━━ MATERIAL ━━

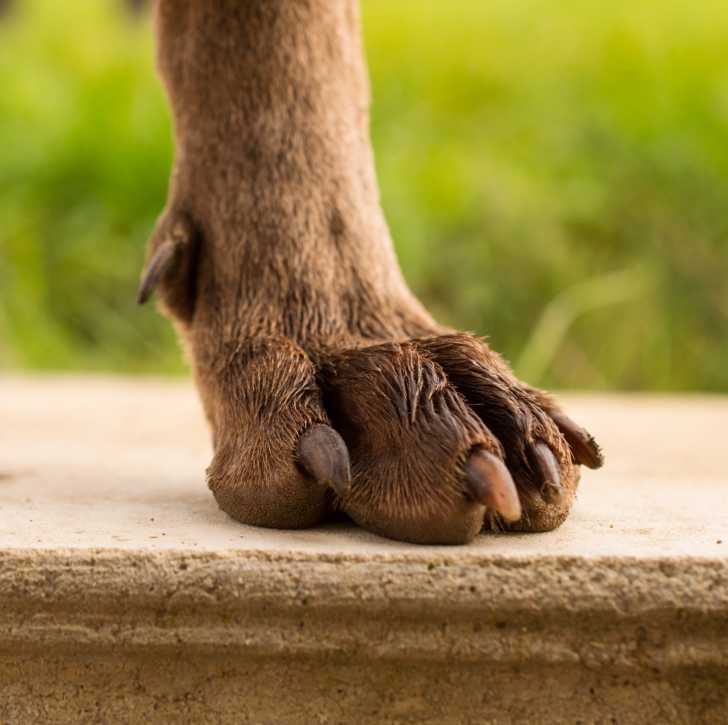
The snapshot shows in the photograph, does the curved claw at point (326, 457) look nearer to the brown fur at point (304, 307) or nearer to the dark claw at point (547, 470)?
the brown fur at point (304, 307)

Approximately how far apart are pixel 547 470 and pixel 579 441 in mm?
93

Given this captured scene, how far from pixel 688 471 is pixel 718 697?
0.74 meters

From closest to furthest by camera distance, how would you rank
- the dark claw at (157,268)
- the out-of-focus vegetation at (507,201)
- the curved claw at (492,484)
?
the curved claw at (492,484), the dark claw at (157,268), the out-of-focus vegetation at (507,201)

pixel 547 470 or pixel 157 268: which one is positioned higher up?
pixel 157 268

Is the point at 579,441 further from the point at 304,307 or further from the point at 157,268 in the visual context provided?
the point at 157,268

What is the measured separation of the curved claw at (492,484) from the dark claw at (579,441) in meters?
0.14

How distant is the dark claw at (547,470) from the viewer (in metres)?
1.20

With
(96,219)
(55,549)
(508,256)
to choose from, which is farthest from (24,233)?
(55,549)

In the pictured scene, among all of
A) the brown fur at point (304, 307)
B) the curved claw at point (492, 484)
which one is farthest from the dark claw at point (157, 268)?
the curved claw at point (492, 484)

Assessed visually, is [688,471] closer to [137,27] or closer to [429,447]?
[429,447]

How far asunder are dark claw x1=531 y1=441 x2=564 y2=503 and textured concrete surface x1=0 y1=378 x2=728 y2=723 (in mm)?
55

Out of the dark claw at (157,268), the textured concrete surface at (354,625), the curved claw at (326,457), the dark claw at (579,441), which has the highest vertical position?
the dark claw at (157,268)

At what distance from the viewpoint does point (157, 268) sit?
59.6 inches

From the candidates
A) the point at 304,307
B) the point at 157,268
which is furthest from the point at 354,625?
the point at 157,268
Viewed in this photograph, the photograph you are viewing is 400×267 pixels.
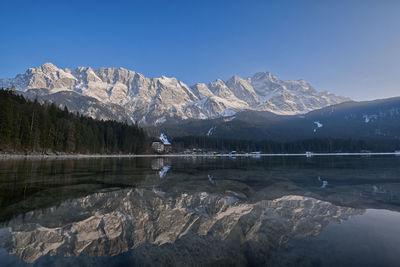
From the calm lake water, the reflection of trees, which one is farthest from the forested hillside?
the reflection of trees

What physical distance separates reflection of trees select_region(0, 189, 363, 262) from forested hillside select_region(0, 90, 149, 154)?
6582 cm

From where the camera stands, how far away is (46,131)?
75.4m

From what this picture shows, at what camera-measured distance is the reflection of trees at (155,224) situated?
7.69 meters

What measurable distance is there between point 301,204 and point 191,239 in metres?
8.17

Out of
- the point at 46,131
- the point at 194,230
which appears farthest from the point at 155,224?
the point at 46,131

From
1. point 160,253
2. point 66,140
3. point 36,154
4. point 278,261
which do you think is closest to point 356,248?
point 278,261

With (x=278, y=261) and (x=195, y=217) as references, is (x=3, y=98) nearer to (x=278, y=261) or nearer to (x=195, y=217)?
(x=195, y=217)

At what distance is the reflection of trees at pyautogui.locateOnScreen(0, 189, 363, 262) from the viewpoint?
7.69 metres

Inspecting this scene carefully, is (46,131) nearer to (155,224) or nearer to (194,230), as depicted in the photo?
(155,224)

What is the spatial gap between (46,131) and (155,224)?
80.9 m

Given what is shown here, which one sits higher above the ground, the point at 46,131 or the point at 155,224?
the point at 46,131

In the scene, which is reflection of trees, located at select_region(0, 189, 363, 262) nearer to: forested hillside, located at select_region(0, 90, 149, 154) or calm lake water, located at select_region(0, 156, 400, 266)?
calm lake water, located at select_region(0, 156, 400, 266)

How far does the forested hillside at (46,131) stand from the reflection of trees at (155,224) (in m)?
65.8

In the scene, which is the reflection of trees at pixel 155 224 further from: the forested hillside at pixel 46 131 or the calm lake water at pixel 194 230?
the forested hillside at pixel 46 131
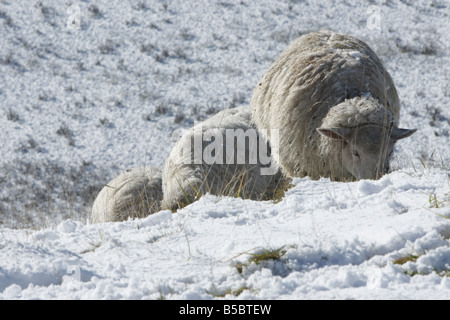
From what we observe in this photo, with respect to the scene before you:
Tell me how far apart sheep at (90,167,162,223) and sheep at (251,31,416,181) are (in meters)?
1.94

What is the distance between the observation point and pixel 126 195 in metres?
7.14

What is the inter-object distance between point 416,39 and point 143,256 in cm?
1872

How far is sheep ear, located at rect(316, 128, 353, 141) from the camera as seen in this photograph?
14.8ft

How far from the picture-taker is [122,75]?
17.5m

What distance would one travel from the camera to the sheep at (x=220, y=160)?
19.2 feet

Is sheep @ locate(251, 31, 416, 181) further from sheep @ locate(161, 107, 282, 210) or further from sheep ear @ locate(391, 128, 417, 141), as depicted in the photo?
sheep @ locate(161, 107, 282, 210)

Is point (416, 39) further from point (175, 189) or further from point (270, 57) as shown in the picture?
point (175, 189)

━━━
━━ MATERIAL ━━

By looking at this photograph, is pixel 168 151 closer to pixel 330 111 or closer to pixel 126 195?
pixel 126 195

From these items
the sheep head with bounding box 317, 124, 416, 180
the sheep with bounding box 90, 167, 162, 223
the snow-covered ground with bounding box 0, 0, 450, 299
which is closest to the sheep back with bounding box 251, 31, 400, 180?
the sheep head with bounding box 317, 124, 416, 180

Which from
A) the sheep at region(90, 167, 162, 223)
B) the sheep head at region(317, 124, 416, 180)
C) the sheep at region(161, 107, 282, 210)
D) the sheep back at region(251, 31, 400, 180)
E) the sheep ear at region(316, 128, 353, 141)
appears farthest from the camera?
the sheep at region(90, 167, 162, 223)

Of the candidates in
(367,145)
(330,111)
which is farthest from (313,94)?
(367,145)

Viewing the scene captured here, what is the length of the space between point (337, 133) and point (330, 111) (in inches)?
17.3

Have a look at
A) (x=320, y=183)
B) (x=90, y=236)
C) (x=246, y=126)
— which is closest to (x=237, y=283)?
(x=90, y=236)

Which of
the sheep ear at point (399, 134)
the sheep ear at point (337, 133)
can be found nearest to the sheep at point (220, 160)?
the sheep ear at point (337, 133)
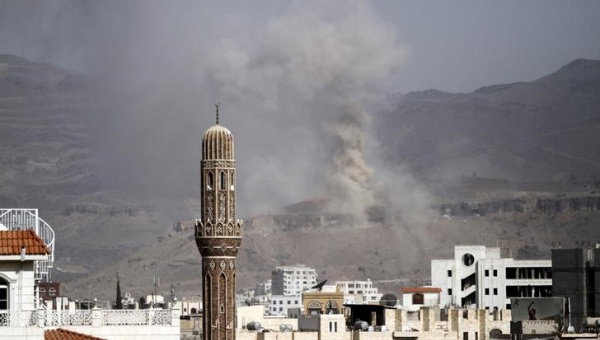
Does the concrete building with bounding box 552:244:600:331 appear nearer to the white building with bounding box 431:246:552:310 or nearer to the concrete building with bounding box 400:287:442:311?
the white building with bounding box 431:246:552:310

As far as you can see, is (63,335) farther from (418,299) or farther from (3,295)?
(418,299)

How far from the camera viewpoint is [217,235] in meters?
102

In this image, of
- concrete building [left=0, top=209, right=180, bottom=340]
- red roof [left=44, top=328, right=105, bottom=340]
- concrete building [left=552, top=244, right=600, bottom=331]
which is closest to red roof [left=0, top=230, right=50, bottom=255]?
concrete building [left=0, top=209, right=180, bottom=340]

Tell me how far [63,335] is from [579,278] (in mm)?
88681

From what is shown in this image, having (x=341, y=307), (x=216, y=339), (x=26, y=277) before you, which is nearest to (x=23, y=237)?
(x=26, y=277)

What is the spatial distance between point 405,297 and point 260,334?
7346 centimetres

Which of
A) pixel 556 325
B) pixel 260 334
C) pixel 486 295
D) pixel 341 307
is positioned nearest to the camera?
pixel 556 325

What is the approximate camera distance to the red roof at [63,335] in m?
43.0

━━━
━━ MATERIAL ━━

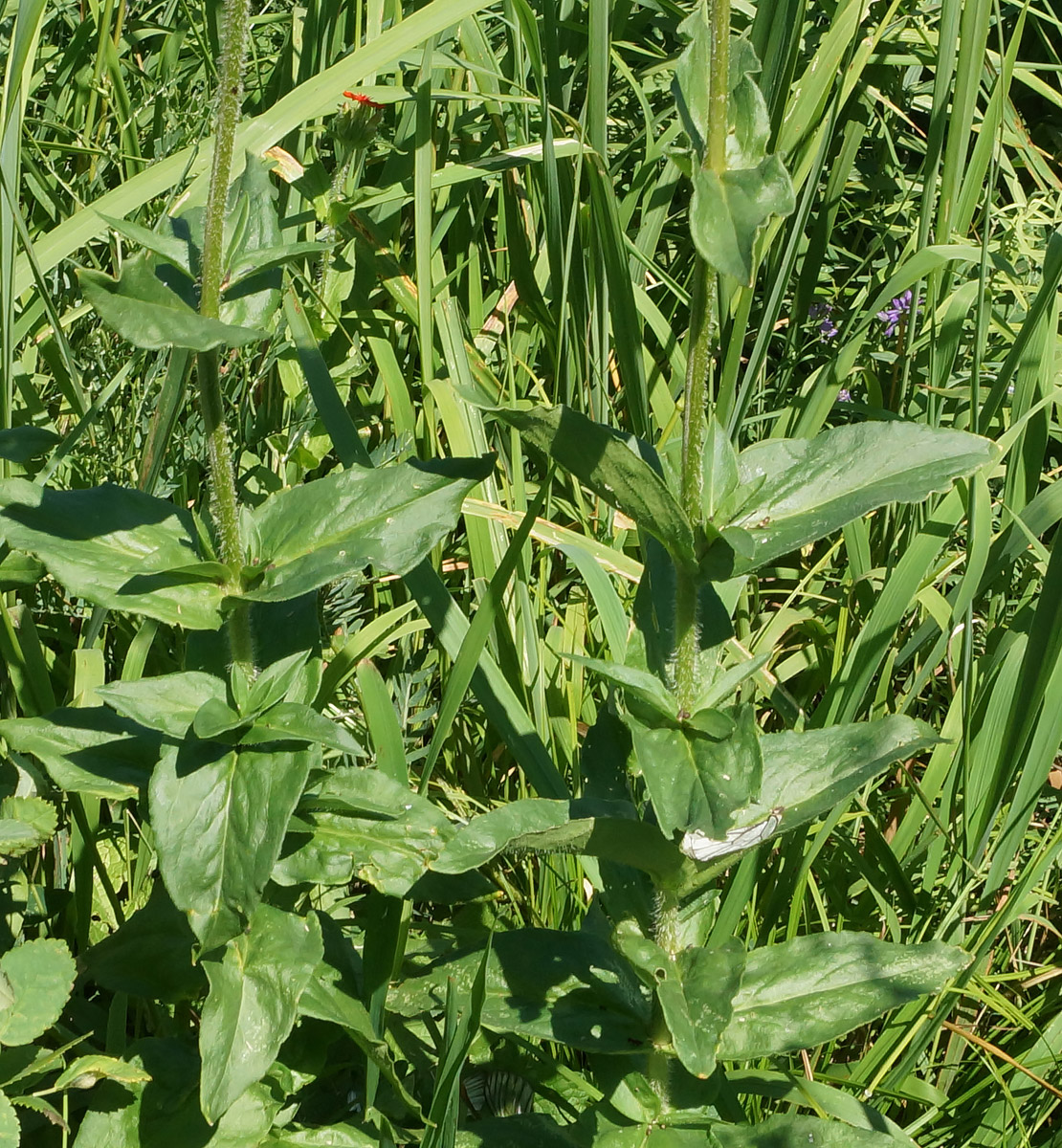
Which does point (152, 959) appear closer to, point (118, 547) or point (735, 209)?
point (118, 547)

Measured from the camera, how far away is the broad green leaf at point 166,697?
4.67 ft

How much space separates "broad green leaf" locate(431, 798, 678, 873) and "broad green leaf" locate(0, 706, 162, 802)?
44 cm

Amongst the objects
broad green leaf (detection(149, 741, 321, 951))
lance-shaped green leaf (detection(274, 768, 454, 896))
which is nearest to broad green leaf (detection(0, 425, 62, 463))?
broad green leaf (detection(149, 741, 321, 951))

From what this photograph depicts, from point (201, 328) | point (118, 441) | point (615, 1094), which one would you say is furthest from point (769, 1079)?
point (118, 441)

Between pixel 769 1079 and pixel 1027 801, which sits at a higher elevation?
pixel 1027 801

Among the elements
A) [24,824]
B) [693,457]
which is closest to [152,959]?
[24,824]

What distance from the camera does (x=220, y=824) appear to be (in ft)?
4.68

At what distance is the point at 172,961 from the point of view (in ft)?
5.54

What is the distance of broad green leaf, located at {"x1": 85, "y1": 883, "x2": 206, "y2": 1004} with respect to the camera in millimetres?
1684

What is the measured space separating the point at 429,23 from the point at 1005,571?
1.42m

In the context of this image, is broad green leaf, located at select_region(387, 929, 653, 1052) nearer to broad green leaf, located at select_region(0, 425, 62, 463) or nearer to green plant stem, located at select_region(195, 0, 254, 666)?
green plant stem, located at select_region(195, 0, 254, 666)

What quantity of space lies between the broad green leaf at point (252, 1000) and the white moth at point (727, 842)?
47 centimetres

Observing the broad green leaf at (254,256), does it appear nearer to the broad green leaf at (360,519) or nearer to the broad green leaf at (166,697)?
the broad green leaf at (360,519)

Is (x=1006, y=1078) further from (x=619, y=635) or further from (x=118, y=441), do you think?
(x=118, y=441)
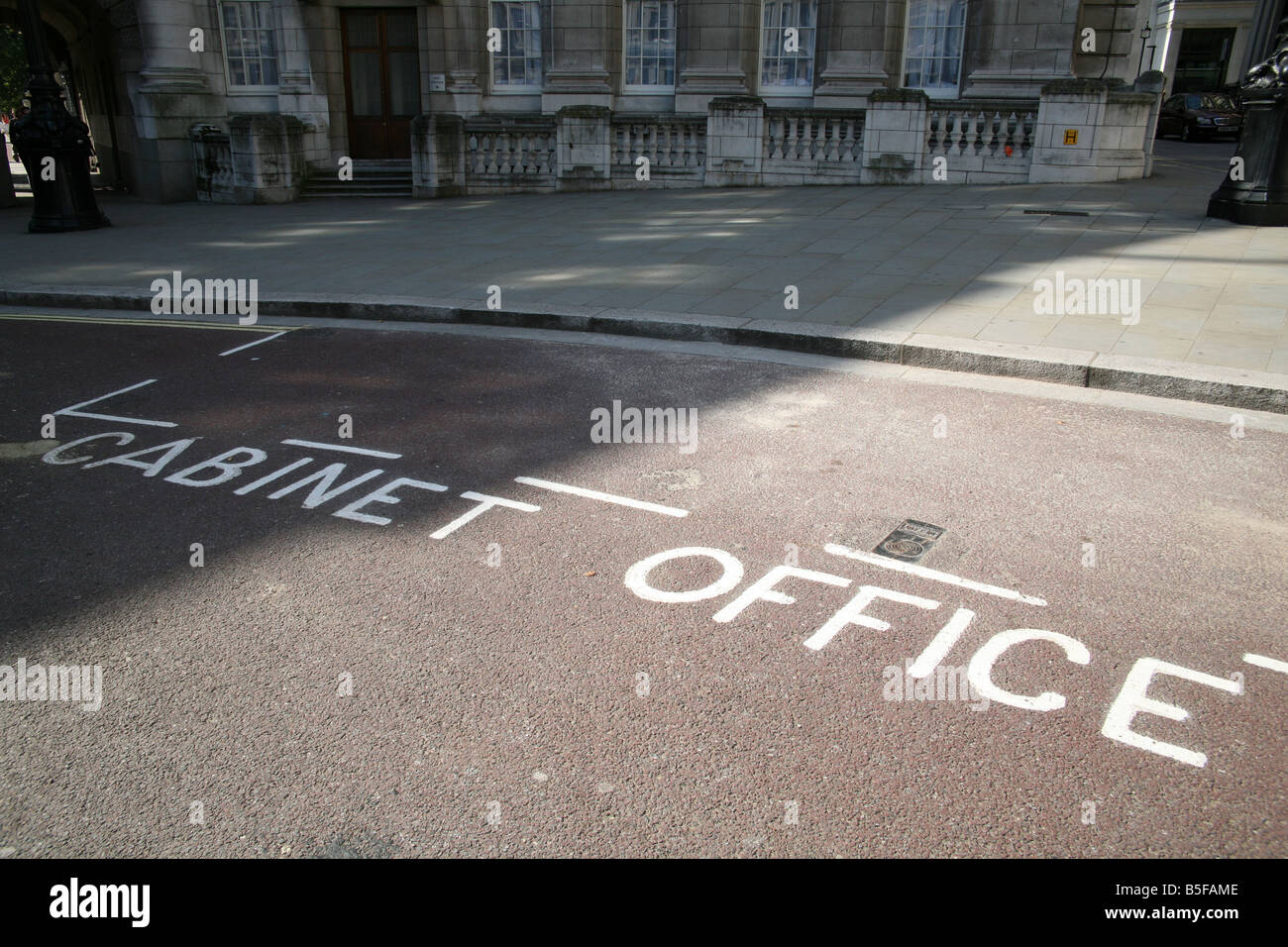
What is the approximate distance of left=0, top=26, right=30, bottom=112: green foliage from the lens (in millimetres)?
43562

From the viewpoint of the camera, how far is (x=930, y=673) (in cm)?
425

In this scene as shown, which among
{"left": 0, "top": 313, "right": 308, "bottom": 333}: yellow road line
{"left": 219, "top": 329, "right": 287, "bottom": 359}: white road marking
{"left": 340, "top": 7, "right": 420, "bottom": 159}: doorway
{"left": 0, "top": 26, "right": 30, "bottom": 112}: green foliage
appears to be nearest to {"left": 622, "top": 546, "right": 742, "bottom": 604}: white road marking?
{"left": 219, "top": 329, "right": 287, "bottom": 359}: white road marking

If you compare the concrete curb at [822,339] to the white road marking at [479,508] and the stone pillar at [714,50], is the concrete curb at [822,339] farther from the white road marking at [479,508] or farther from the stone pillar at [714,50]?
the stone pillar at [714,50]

━━━

Find every line in the rows above that contains the word "image", and copy each one. Case counts.

TASK SOLUTION>
In this image, of
From what is shown in this image, having (x=341, y=307), (x=216, y=339), (x=26, y=277) before you, which is nearest to (x=23, y=237)?
In the context of this image, is broad green leaf, located at select_region(387, 929, 653, 1052) nearer to broad green leaf, located at select_region(0, 425, 62, 463) or nearer to green plant stem, located at select_region(195, 0, 254, 666)?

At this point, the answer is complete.